Consigne 1:
Reprenez en plus court le paragraphe de l'article qui commence par « C'est avec un rappel très simple », sans perdre ses idées principales.

Texte:

---

De Death Stranding à DS2

Hideo Kojima a accordé une interview à IGN en décembre 2022 dans laquelle il évoque son nouveau studio et la façon dont les choses ont évolué depuis le premier jeu de Kojima Productions. Depuis, plusieurs autres ont confirmé et appuyé son discours.

L’ensemble est relativement classique, mais donne un peu de vision sur les projets en cours du studio. Je vous propose ici de décrypter une partie de cette entrevue qui nous permettra de mieux comprendre les enjeux de cette suite et comment l’on passe de Death Stranding à DS2.

Comme d’habitude, l’article contiendra des spoilers sur les jeux de Kojima et je vous invite à utiliser DeepL si besoin de traduire les citations en anglais.

C’est avec un rappel très simple du concept que Kojima démarre son explication. La boucle de jeu principale de Death Stranding consiste à connecter deux points A et B. Comme évoqué au sein d’un article précédent, les trajets effectués dans le jeu peuvent s’apparenter à des projets, que l’on va d’abord réaliser dans l’inconnu puis lentement optimiser. Ainsi, le processus qui a lieu entre deux points A et B est une façon d’imager tout ce qu’une personne réalise quotidiennement.

Par exemple, en me rendant chez mon libraire, je peux découvrir de nouveaux auteurs, écouter la musique qui passe dans le magasin, découvrir de nouveaux lieux sur la route. Mais il est possible de déplier cette vision : chaque musique offre des sonorités qui peuvent me conduire vers d’autres genres ou artistes. Les films font référence à d’autres films ou livres. Nos bâtiments sont chargés d’histoire. Nos jeux vidéos ouvrent milles et unes portes sur toute sortes de mediums en tous genres.

The Void Ice Pick Lodge
The Void, par Ice Pick Lodge. Un jeu exceptionnel qui parle également de connexion et du processus de transition d’un état A vers B.

Les ramifications sont infinies et sont autant de « randonnées » qui n’attendent que d’être parcourues. Mais c’est aussi la rencontre du dérangeant, de l’autre qui bouscule, de l’idée qui trouble voir même du conflit. Ces rencontres, qui questionnent, chamboulent, transforment et conduisent à la remise en question.

Une connexion est donc une interaction avec le monde extérieur, guidée par notre curiosité et heurtée à l’imprévu. Et c’est bien dans ce processus, ce trajet conceptuel entre A et B, que réside l’évolution de l’Homme.

---

Enregistrements d'images et de questions
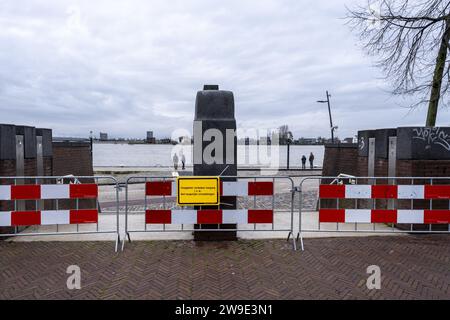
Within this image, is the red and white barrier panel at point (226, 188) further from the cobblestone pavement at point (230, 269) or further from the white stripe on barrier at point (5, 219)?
the white stripe on barrier at point (5, 219)

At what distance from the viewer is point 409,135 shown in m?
6.68

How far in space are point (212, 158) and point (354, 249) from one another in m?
3.05

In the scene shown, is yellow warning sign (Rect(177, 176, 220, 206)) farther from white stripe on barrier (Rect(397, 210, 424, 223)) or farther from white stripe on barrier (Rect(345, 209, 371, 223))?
white stripe on barrier (Rect(397, 210, 424, 223))

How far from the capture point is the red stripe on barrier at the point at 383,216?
5824mm

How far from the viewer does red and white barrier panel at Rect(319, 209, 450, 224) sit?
19.0ft

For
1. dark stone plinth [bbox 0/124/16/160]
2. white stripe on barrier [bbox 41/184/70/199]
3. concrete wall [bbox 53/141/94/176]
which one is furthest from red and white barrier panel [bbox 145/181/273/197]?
concrete wall [bbox 53/141/94/176]

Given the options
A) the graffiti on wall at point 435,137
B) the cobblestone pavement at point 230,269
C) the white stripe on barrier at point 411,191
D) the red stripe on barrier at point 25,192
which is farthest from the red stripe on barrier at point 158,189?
the graffiti on wall at point 435,137

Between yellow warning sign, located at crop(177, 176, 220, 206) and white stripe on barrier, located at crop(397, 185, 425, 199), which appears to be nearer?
yellow warning sign, located at crop(177, 176, 220, 206)

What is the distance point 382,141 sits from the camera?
740 cm

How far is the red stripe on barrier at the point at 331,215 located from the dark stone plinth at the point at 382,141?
2432mm

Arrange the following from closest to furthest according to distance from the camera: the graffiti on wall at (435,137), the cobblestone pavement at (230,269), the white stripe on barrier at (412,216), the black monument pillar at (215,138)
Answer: the cobblestone pavement at (230,269) → the black monument pillar at (215,138) → the white stripe on barrier at (412,216) → the graffiti on wall at (435,137)

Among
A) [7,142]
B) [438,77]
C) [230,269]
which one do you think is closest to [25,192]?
[7,142]

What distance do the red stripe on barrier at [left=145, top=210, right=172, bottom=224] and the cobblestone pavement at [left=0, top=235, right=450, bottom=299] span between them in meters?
0.44
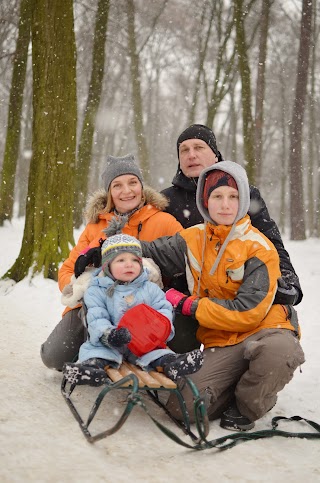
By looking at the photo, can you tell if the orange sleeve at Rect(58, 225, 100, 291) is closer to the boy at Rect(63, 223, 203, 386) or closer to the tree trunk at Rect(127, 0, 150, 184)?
the boy at Rect(63, 223, 203, 386)

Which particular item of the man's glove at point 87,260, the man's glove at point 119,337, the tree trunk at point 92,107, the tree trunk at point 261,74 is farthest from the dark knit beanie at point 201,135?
the tree trunk at point 261,74

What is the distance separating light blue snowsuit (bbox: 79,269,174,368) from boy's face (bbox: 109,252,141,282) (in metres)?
0.05

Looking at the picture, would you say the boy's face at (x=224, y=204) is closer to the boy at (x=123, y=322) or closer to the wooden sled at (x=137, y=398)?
the boy at (x=123, y=322)

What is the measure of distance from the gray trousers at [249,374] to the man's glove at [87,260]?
1.02 metres

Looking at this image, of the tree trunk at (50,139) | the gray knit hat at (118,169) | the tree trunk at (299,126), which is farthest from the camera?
the tree trunk at (299,126)

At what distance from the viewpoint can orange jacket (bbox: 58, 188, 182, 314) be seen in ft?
13.3

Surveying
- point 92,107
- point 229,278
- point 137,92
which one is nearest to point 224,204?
point 229,278

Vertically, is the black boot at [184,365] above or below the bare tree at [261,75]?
below

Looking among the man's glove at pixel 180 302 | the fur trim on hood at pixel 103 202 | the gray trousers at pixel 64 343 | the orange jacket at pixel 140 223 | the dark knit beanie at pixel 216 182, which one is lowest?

---

Consigne 2:
Donnez sous forme de liste numérotée les lignes des enregistrements, de celle qui contient « What is the distance point » jusqu'à celle qui contient « 1.02 metres » incluse. Laissez de côté les lignes vides et les images.

Réponse complète 1:
Kojima commence par rappeler le concept : dans Death Stranding, la boucle de jeu principale consiste à relier deux points A et B. Les trajets du jeu ressemblent à des projets, d'abord menés dans l'inconnu, puis peu à peu optimisés. Ce passage d'un point A à un point B représente tout ce qu'une personne fait au quotidien.

Réponse complète 2:
1. What is the distance point 382,141 sits from the camera?
2. 740 cm
3. How far is the red stripe on barrier at the point at 331,215 located from the dark stone plinth at the point at 382,141?
4. 2432mm
5. Arrange the following from closest to furthest according to distance from the camera: the graffiti on wall at (435,137), the cobblestone pavement at (230,269), the white stripe on barrier at (412,216), the black monument pillar at (215,138)
6. Answer: the cobblestone pavement at (230,269) → the black monument pillar at (215,138) → the white stripe on barrier at (412,216) → the graffiti on wall at (435,137)
7. Among
8. A) [7,142]
9. B) [438,77]
10. C) [230,269]
11. which one do you think is closest to [25,192]?
12. [7,142]
13. What distance do the red stripe on barrier at [left=145, top=210, right=172, bottom=224] and the cobblestone pavement at [left=0, top=235, right=450, bottom=299] span between them in meters?
14. 0.44
15. By looking at the photo, can you tell if the orange sleeve at Rect(58, 225, 100, 291) is closer to the boy at Rect(63, 223, 203, 386) or closer to the tree trunk at Rect(127, 0, 150, 184)?
16. the boy at Rect(63, 223, 203, 386)
17. Which particular item of the man's glove at point 87,260, the man's glove at point 119,337, the tree trunk at point 92,107, the tree trunk at point 261,74 is farthest from the dark knit beanie at point 201,135?
18. the tree trunk at point 261,74
19. What is the distance separating light blue snowsuit (bbox: 79,269,174,368) from boy's face (bbox: 109,252,141,282) (in metres)?
20. 0.05
21. Looking at the picture, would you say the boy's face at (x=224, y=204) is closer to the boy at (x=123, y=322) or closer to the wooden sled at (x=137, y=398)?
22. the boy at (x=123, y=322)
23. What is the measure of distance from the gray trousers at [249,374] to the man's glove at [87,260]?
24. 1.02 metres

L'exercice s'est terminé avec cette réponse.